Apesar das tentativas de provar em tribunal que a extradição havia sido ilegal — o que permitiria que Malmqvist pudesse sair em liberdade —, os tribunais dinamarqueses mantiveram a acusação e ditaram uma sentença de 16 anos, atenuada em sete meses, para compensar o tempo de detenção no Rio de Janeiro.

Detido e a cumprir pena, poucos quiseram saber de Malmqvist, mas o dinamarquês ainda tentou ensaiar um reencontro familiar, ao pedir que a sua família pudesse viajar para a Dinamarca. “Ele nasceu três meses após a minha detenção. Agora tem seis anos. Tem passaporte dinamarquês mas não fala a língua. Gostava de o trazer, a ele e à minha mulher, para que possamos ter uma vida de qualidade por cá”, revelou em 2011 ao “Ekstrabladet”.

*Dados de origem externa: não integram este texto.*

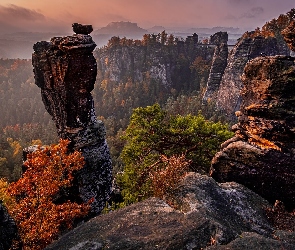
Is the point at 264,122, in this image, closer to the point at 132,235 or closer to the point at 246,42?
the point at 132,235

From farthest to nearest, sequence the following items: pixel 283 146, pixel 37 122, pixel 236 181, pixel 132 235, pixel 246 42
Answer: pixel 37 122 < pixel 246 42 < pixel 236 181 < pixel 283 146 < pixel 132 235

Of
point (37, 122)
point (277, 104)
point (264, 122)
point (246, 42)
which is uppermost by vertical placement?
point (246, 42)

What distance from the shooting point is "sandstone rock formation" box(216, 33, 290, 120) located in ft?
295

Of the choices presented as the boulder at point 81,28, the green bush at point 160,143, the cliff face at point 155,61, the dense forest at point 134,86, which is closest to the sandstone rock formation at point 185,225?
the green bush at point 160,143

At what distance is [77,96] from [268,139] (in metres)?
13.6

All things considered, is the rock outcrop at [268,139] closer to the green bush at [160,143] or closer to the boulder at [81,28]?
the green bush at [160,143]

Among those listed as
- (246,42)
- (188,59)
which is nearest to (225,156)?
(246,42)

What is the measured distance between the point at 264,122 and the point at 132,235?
1029cm

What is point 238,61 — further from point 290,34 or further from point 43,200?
point 43,200

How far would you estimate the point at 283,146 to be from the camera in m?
15.1

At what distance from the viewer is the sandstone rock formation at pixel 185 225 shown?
9.45 m

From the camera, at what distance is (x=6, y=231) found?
36.1ft

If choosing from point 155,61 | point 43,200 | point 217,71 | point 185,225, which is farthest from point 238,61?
point 185,225

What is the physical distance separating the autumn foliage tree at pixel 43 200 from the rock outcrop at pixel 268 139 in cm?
1030
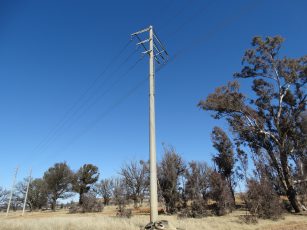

Malmqvist queixou-se de discriminação, não só por não lhe ter sido autorizada uma saída precária no Natal, para visitar a família, mas porque se viu impedido de receber a visita da mãe, doente em cadeira de rodas, porque “a prisão não tem acessos para pessoas naquelas condições”.

Sobre a sua sentença, o traficante continua a não a compreender. “Não percebo porque é que fui condenado. De certeza que não foram os 500 quilos de cocaína, porque não tinham qualquer prova”, referiu. O dinamarquês viu ainda serem-lhe confiscados mais de um milhão de euros. Agora, dez anos depois, Malmqvist é um homem livre e prestes a ver a sua vida através de um retrato televisivo.